Advocates of net neutrality and an open internet say this is the best way to maintain a level playing field for business and innovation and for the circulation of ideas. The US has, until recently, played a leading role in setting regulatory standards and enforcing net neutrality.

However, in January 2018, the US Federal Communication Commission (FCC), previously rigorous in affirming and protecting net neutrality, issued an order embracing a more market-based policy: broadband internet access is not classified anymore as a telecommunication service, but as an information service, consequently free from the ‘heavy’ regulation of common carriers and related obligations of non-discrimination. Ostensibly the FCC has sought to restore a ‘light touch’ approach by the state towards how internet traffic is regulated yet, while the title and the aim of the FCC’s recent order sounds promising (‘Restoring Internet Freedom’), the first consequence of the repeal of net neutrality will likely be economic benefit for ISPs, which will be allowed to exploit and sell the prioritisation of data packages. This will likely impede entry for innovation and small businesses unable to compete with the established players.

Aside from the obvious competitive drawbacks, repealing net neutrality may have repercussions for human rights. The internet has proved an excellent tool for freedom of expression, giving people access to information and the ability to reach a global audience and disseminate ideas in ways that were not possible before. In human rights terms, net neutrality puts everyone on a level playing field, with the same access and ability to seek, receive and impart information and ideas from a plurality of sources. Selecting ‘privileged’ data channels breaks this mechanism and jeopardises the free and open accessibility of the web and its wide and plural content.

At a first glance, the European Union’s approach to net neutrality looks less susceptible to this political sea change. After heated debate on the modalities of a legal framework on net neutrality, in 2015 the EU passed a regulation that defines the rules for an ‘open internet’. Some member states (Finland, The Netherlands and Slovenia) had paved the way with their own laws before 2015 which were, in some areas, more stringent than the EU’s.
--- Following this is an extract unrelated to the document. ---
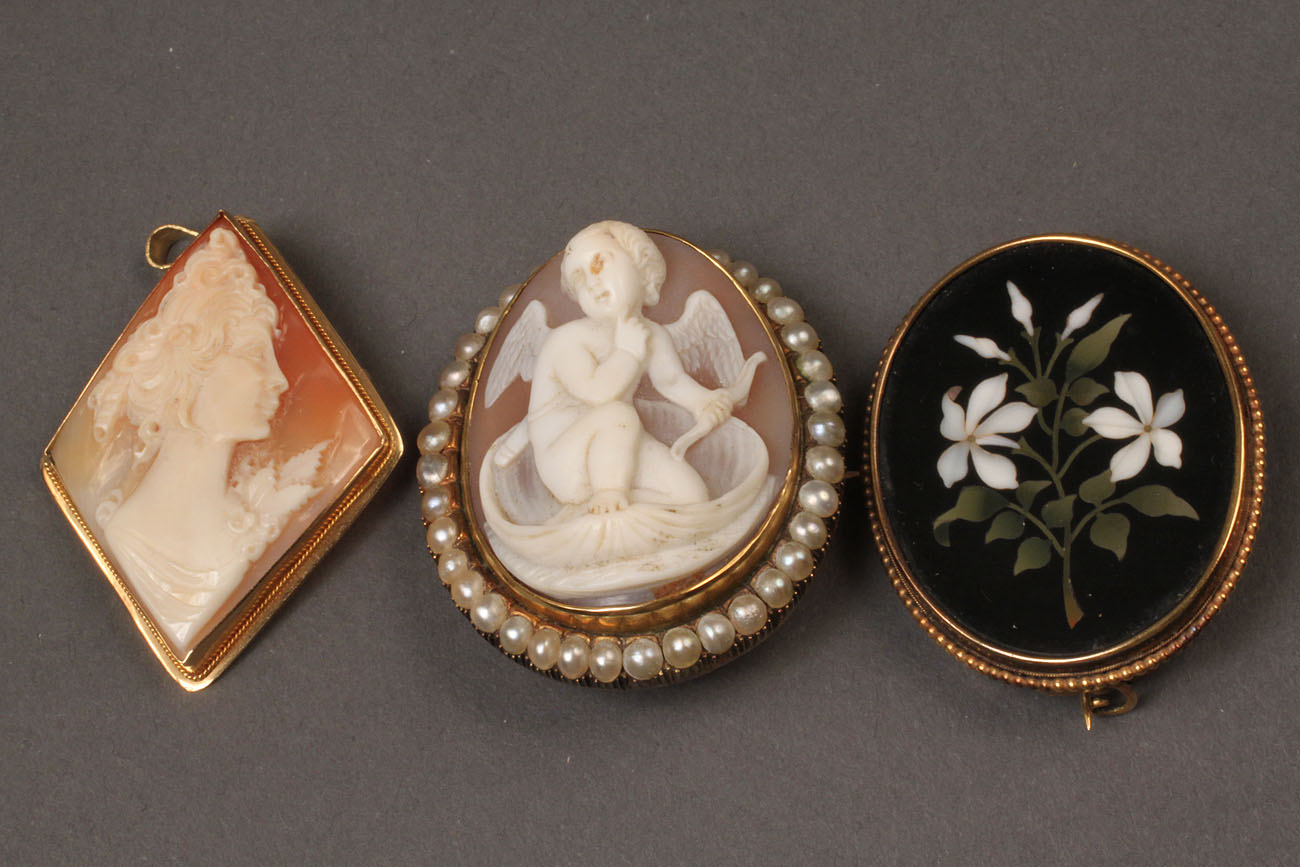 100: 2 antique cameos and a mosaic brooch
Under EU regulations, providers of internet access services have to treat ‘all traffic equally, without discrimination, restriction or interference, and irrespective of the sender and receiver, the content accessed or distributed, the applications or services used or provided, or the terminal equipment used’.
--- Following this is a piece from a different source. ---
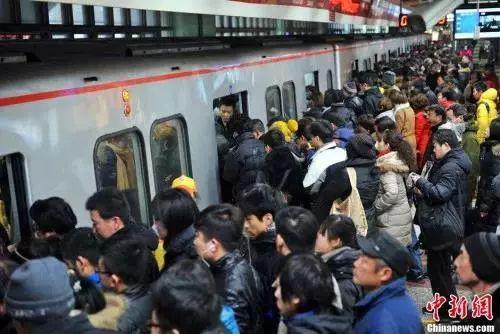 材料图:北京地铁四惠站的人潮  金硕 摄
‘Repealing net neutrality may have repercussions for human rights,’ argues the Centre for Media Pluralism and Freedom.

Despite such strong wording, the EU regulation does allow a practice which could erode the principle of net neutrality: ‘zero rating’. Zero rating occurs when an ISP (usually in the mobile sector) decides not to cap data traffic on specific applications. For instance, a user’s phone plan may include a one gigabyte per month cap of internet data but offer unlimited use of a messaging application, music streaming app, social media or even a news service. It may be a single application or a suite, however the price for those specific applications is zero. In some cases the zero rated apps are sponsored; the edge provider pays for the privilege of being zero rated.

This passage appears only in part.